Source:
--- Start ---

# 8" or 10" Subs. Difference?



## fast_kozak (May 18, 2007)

Hey,

Besides the obvious SIZE difference, is there a noticeable difference between the 2 subs?
I have the stock RF package with the 8" sub enclosed in my trunk, and I'm wondering if poping-in an aftermarket sub, like JBL for example, will make more of a difference, instead of trying to make a 10" fit in there. The box is already made for the 8", that's the only reason why I'm concidering it. 
Any suggestions, opinions, personal experiences? All would help.


----------



## theubergeek (May 6, 2007)

fast_kozak said:


> Hey,
> 
> Besides the obvious SIZE difference, is there a noticeable difference between the 2 subs?
> I have the stock RF package with the 8" sub enclosed in my trunk, and I'm wondering if poping-in an aftermarket sub, like JBL for example, will make more of a difference, instead of trying to make a 10" fit in there. The box is already made for the 8", that's the only reason why I'm concidering it.
> Any suggestions, opinions, personal experiences? All would help.

--- End ---

Written task: Continue the forum thread comparing 8-inch and 10-inch subwoofers from the point where it stops. The records that come next have no connection to the subwoofer thread.

Given information:
--- Start ---

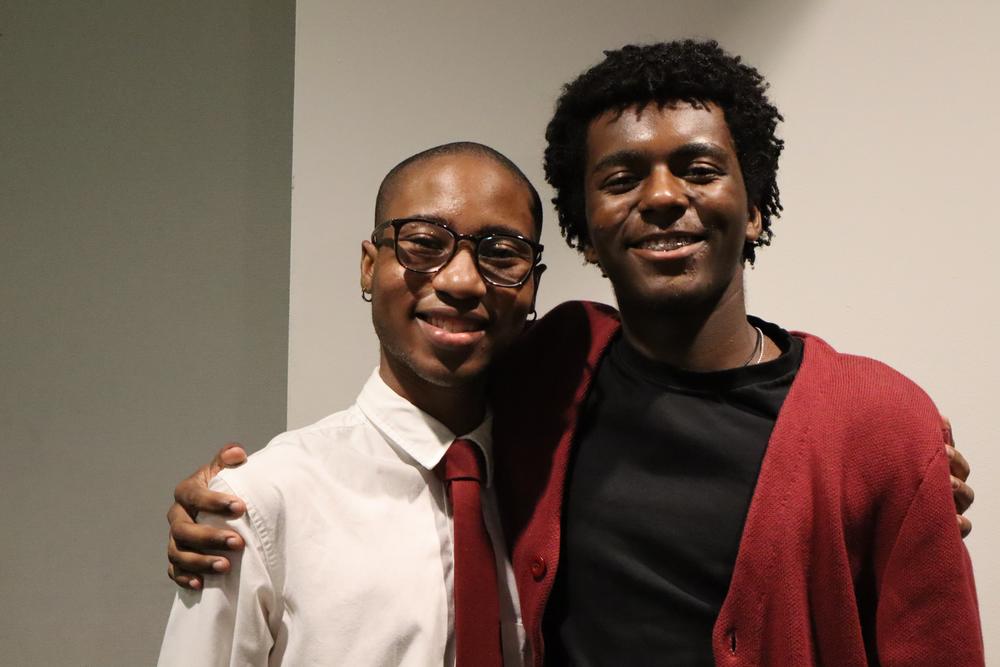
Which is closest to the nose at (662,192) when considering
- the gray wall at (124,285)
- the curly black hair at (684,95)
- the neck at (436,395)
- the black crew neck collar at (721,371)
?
the curly black hair at (684,95)

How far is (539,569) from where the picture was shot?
102cm

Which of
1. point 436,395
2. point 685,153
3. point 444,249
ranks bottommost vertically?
point 436,395

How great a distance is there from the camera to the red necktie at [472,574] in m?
0.97

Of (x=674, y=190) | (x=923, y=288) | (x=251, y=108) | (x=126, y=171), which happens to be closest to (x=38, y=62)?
(x=126, y=171)

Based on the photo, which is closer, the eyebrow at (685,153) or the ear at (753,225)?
the eyebrow at (685,153)

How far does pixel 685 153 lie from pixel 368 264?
0.47 metres

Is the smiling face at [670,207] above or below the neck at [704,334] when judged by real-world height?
above

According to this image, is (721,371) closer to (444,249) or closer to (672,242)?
(672,242)

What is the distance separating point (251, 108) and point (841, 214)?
4.13ft

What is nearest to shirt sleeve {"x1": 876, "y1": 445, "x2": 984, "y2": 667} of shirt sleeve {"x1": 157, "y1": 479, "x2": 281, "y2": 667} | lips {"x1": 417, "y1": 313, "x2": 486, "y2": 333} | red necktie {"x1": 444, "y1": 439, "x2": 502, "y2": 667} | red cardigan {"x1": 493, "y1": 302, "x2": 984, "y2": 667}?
red cardigan {"x1": 493, "y1": 302, "x2": 984, "y2": 667}

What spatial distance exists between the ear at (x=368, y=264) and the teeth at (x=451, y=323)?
0.14 m

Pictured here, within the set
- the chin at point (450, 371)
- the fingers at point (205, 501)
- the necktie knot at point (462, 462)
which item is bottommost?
the fingers at point (205, 501)

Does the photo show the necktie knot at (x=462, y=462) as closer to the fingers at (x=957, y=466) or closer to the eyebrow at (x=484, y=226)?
the eyebrow at (x=484, y=226)

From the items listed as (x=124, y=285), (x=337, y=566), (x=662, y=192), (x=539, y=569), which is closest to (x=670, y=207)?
(x=662, y=192)
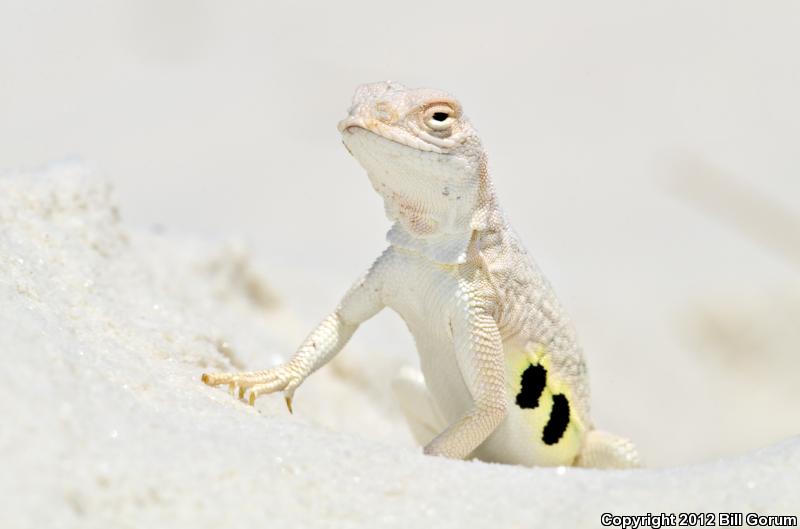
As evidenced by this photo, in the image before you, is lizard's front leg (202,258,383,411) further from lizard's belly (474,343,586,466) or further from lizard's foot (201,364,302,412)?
lizard's belly (474,343,586,466)

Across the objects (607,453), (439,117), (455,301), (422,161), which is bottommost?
(607,453)

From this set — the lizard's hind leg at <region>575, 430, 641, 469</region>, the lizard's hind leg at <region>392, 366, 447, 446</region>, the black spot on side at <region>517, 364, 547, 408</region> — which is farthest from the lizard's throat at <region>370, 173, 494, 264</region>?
the lizard's hind leg at <region>575, 430, 641, 469</region>

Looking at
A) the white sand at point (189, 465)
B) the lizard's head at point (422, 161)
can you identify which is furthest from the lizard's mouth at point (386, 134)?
the white sand at point (189, 465)

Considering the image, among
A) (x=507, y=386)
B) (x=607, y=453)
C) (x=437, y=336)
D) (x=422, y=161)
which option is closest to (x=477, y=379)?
(x=437, y=336)

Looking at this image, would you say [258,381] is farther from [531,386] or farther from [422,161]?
[531,386]

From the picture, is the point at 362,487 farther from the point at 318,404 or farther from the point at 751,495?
the point at 318,404

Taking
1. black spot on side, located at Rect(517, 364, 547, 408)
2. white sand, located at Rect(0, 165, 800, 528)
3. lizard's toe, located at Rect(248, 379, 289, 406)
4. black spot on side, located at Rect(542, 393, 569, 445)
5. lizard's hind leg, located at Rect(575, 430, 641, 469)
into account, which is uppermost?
white sand, located at Rect(0, 165, 800, 528)
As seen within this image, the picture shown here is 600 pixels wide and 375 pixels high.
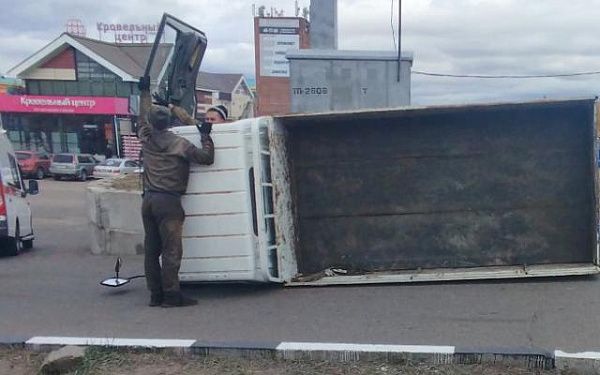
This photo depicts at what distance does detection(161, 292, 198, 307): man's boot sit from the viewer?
641cm

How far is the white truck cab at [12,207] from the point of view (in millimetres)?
10703

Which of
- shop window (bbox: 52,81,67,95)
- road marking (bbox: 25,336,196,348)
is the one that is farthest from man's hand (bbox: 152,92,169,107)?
shop window (bbox: 52,81,67,95)

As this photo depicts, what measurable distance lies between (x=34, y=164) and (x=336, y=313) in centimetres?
3238

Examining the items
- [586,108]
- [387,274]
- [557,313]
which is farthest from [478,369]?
[586,108]

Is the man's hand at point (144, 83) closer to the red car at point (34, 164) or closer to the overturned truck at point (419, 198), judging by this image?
the overturned truck at point (419, 198)

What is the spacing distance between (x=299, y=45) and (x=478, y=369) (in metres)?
26.1

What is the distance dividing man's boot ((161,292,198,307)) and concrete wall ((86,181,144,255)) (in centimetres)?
378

--- End ---

Result:
the main diff is the power in the subs.. the other is hrtz range.. the 10 would be better but maby in another box.. if u can get a bigger box and bigger amp it would push the walue in the whole package.. me i like oone 12 for the just enuff sound package..


----------



## fast_kozak (May 18, 2007)

theubergeek said:


> the main diff is the power in the subs.. the other is hrtz range.. the 10 would be better but maby in another box.. if u can get a bigger box and bigger amp it would push the walue in the whole package.. me i like oone 12 for the just enuff sound package..



Thanks for your input. Why do you recommend another box? You don't think that the stock box would be good enough?


----------



## theubergeek (May 6, 2007)

the main point is the box is made for the RF 8".. but going to a bigget box/sub that are matched for each other it would sound great.. i love image dynamics subs .. love em.. Untitled Document for a good quality dont run a cheap sub/ box//


----------



## fast_kozak (May 18, 2007)

theubergeek said:


> the main point is the box is made for the RF 8".. but going to a bigget box/sub that are matched for each other it would sound great.. i love image dynamics subs .. love em.. Untitled Document for a good quality dont run a cheap sub/ box//



And what would happen if I stuck a 10" into the 8"box?


----------



## Tavel (Aug 21, 2004)

the main difference: the bigger the speaker, the less accurate the sound produced...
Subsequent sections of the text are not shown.